Seit Beginn der Corona-Pandemie besteht in der aufgeklärten Gesellschaft vor allem Unsicherheit. Viele haben Zweifel, machen sich Sorgen, Meldungen und Bilder aus Intensivstationen machen Angst und stumpfen womöglich auch ab.

Die STANDARD-Redaktion wird immer wieder mit Fragen konfrontiert: Wie gefährlich ist das Virus für mich und meine Familie? Was kann ich tun, um mich nicht anzustecken? Wann muss man einen Mund-Nasen-Schutz tragen, wann nicht? Wann gibt es Impfungen gegen das Virus und Medikamente gegen die Erkrankung Covid-19? Und am allerwichtigsten: Wann bekomme ich mein normales Leben zurück?

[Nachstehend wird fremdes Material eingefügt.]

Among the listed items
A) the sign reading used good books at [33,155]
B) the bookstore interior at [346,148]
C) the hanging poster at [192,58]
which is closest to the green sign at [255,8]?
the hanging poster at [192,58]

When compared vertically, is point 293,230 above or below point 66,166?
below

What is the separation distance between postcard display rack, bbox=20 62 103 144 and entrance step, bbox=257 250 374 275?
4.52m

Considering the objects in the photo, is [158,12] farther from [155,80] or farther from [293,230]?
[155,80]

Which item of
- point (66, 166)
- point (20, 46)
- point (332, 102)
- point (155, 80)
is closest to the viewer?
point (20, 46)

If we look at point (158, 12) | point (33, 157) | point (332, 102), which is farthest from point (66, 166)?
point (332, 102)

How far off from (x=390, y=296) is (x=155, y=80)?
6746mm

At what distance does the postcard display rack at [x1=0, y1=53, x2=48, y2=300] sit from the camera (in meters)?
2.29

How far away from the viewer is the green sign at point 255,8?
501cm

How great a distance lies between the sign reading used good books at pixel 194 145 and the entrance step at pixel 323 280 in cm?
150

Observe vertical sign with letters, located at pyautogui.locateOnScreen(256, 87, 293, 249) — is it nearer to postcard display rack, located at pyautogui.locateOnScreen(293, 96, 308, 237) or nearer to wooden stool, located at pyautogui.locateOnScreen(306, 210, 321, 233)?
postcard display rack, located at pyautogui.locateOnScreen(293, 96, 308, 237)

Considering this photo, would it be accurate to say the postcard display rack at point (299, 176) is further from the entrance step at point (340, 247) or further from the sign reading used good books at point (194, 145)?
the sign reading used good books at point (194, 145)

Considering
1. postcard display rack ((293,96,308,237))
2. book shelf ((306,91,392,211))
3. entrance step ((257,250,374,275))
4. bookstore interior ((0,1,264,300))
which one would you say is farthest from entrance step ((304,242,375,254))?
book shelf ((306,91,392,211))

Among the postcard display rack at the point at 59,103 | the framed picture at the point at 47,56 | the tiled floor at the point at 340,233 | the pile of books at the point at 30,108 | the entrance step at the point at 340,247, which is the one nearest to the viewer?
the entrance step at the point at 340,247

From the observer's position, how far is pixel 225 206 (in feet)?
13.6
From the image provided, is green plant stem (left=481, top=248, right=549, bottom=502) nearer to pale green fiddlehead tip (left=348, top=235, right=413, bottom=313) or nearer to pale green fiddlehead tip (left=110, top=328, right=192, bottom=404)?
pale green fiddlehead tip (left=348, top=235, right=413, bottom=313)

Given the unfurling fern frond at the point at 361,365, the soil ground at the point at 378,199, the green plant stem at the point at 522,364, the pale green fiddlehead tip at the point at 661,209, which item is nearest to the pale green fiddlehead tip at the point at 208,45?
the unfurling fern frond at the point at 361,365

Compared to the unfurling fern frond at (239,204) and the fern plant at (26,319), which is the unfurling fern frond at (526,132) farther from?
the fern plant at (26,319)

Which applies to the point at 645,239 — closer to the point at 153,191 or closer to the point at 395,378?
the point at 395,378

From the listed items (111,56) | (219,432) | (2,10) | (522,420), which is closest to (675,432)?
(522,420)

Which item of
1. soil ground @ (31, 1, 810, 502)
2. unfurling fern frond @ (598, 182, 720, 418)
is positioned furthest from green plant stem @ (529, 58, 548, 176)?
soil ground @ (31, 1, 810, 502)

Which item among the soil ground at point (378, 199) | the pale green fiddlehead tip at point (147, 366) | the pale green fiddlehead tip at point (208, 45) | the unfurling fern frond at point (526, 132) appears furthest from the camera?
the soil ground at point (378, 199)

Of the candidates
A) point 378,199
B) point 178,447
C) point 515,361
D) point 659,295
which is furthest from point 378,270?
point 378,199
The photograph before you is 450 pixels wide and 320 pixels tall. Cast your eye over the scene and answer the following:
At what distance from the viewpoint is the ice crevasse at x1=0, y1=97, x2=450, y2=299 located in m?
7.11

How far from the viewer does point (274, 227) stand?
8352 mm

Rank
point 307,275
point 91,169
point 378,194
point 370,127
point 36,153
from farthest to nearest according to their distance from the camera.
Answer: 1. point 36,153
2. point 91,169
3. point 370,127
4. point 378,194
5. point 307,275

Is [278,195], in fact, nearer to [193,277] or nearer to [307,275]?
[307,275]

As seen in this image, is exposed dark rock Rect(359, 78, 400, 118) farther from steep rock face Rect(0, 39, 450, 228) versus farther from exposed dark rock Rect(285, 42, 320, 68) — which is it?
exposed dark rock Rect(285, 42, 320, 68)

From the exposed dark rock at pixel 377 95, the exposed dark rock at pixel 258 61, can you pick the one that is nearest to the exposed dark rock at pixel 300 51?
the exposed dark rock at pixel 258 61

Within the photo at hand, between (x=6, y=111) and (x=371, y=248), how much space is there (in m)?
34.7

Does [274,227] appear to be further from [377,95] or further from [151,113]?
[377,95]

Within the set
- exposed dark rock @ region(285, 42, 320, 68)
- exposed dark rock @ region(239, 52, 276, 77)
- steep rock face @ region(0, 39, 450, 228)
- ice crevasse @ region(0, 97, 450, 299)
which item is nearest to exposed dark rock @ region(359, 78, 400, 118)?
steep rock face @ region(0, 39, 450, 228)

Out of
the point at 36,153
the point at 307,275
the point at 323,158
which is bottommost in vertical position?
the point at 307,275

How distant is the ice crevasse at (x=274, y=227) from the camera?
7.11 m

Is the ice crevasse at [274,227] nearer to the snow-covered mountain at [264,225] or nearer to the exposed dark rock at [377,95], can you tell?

Auf viele dieser Fragen gibt es evidenzbasierte Antworten, andere wiederum sind noch weitgehend ungeklärt. Und wieder andere werden wohl noch lange nicht beantwortet werden können.

DER STANDARD hat Wissenschafterinnen und Wissenschafter aus vielen in der Gesundheitskrise relevanten Fachrichtungen gebeten, in einem Corona-Fachrat auf Fragen zu antworten. Wir sammeln Ihre Anfragen, die Fachratmitglieder antworten in Interviews, kurzen Stellungnahmen, Kommentaren, Videogesprächen oder Podcasts, wie immer es ihre Zeit zulässt. Wir hoffen auf eine sachliche Diskussion. Posten Sie bitte Ihre Fragen.


Frage: Haben Gesellschaft und Politik das Virus unterschätzt?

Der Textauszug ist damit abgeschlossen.